Here, we examined the metabolic profiles of gastric cancer located in the middle third region, as well as other locations. Our findings revealed that the distinctive metabolic phenotype of middle third gastric cancer involved abnormal metabolism of alanine, aspartate, and glutamate, which are closely associated with arginine biosynthesis. Furthermore, our study found that patients with middle third gastric cancer experienced a more unfavorable prognosis. Thus, abnormal arginine metabolism in middle third gastric cancer could potentially influence tumor size in this specific region and subsequently impact patient prognosis.

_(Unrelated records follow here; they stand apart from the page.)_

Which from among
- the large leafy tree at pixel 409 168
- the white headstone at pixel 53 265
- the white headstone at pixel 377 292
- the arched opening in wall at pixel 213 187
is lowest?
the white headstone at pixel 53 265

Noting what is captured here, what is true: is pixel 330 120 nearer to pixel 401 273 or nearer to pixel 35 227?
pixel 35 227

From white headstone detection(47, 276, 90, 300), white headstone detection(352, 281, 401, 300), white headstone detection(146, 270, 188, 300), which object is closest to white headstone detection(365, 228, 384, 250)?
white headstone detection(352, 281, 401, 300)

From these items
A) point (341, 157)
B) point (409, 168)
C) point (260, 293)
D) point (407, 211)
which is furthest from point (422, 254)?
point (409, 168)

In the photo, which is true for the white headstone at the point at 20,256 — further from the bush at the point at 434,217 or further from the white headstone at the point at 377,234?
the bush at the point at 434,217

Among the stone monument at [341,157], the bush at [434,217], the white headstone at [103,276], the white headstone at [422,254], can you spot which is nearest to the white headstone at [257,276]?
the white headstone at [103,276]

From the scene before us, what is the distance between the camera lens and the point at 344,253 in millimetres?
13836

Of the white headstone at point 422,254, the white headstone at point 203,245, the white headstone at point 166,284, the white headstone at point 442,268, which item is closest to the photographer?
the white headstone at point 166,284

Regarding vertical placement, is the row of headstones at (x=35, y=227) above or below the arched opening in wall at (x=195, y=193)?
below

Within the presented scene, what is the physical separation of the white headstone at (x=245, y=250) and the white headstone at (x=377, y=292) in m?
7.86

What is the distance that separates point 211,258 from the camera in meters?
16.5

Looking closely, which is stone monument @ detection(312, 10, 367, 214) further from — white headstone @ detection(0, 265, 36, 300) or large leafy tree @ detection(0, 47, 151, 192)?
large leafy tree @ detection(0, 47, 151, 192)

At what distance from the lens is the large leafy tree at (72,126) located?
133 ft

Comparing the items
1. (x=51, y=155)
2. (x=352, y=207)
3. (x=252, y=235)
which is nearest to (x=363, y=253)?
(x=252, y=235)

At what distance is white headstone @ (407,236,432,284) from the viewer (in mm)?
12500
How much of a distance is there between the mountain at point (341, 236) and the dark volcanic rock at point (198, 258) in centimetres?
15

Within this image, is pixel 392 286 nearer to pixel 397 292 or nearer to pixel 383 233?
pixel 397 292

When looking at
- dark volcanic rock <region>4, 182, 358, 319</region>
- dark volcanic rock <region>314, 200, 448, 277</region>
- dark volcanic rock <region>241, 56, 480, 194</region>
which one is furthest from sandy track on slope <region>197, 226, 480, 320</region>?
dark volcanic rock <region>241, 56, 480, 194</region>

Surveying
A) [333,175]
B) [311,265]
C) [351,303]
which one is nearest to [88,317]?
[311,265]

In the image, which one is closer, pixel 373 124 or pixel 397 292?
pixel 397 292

To further understand the involvement of abnormal arginine metabolism in gastric cancer, we examined the role of ASS1, a key rate-limiting enzyme in this pathway, in gastric cancer cells. ASS1 catalyzes the synthesis of argininosuccinic acid from citrulline and aspartic acid, ultimately leading to the production of arginine via the action of argininosuccinate lyase. Interestingly, we found that ASS1 levels were significantly increased in gastric cancer tissues with a more pronounced elevation observed in middle third gastric cancer. Our findings were consistent with those of Tsai et al., and provided further support for the association between aberrant arginine metabolism and the development of gastric cancer [26]. Finally, we found that knockdown of ASS1 significantly inhibited the proliferation, colony formation, and migration of gastric cancer cells, and promoted apoptosis, further supporting a cancer-promoting role for ASS1 in gastric cancer. The abnormal upregulation of ASS1 in gastric cancer is not only a direct reflection of the association between dysregulation of the arginine synthesis pathway and the carcinogenesis of gastric cancer, but also indirectly corroborates the relationship between abnormal elevation of argininosuccinic acid, and the unfavorable prognosis observed in middle third gastric cancer. Together, these results suggest the potential value of targeting the arginine anabolic pathway in the targeted treatment of gastric cancer.

Conclusions

In summary, our study described the unique metabolomic characteristics of middle third gastric cancer, and demonstrated that abnormal amino acid metabolism such as arginine synthesis dysregulation is involved in the carcinogenesis of gastric cancer and is associated with the worse prognosis of middle third gastric cancer. Our study provides theoretical basis for the targeted and stratified treatment of gastric cancer.